Rheumatoid arthritis (RA) is a systemic autoimmune disorder characterized by articular inflammation and joint destruction. The mechanism of RA pathogenesis is not fully understood, but humoral and cellular immunity are known to be involved. CD4⁺ T lymphocytes and cytokines released by these cells are suggested to initiate inflammation in RA. This study aimed to assess T helper 17 (Th17)/regulatory T (Treg) cell ratio and its correlation with disease activity in adult and juvenile RA. This study included 80 patients, with RA, including 40 adults (mean age: 36.4 ± 11.1 years and 40 juveniles mean age: 12.7 ± 2.2 years), and 80 healthy controls.
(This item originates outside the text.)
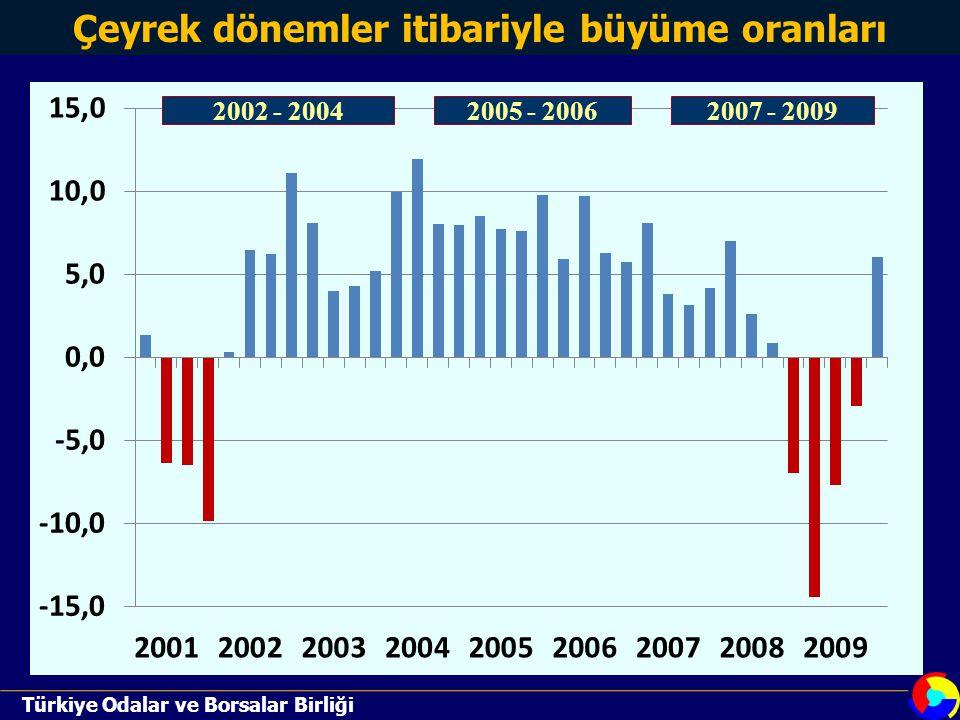 TEPAV PERAKENDE ENDEKSİ (TEPE) Türkiye Odalar ve Borsalar Birliği Mart 2010'da bir önceki yılın aynı dönemine göre değişimi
For all patients and control subjects, patient and disease characteristics; laboratory tests for complete blood count, erythrocyte sedimentation rate, C-reactive protein (CRP), rheumatoid factor, anti-cyclic citrullinated peptide (anti-CCP), anti-nuclear antibodies (ANA), and flow cytometry to determine the numbers of Th17 and Treg cells. There was a statistically significant increase in the Th17/Treg ratio in patients with active disease compared with those with inactive disease for both adult and juvenile RA compared with controls. However, a similar significant difference was not observed between those with inactive adult and juvenile RA and controls. There were significant positive correlations between the Th17/Treg ratio and disease activity score 28 (DAS28), CRP, anti-CCP, and ANA in active adult and juvenile RA. The Th17/Treg ratio was increased in active form of adult and juvenile RA compared with inactive RA and control, indicating the Th17/Treg ratio as a potentially useful marker of disease activity.

Data Availability

The data used to support the findings of this study are available from the corresponding author upon request.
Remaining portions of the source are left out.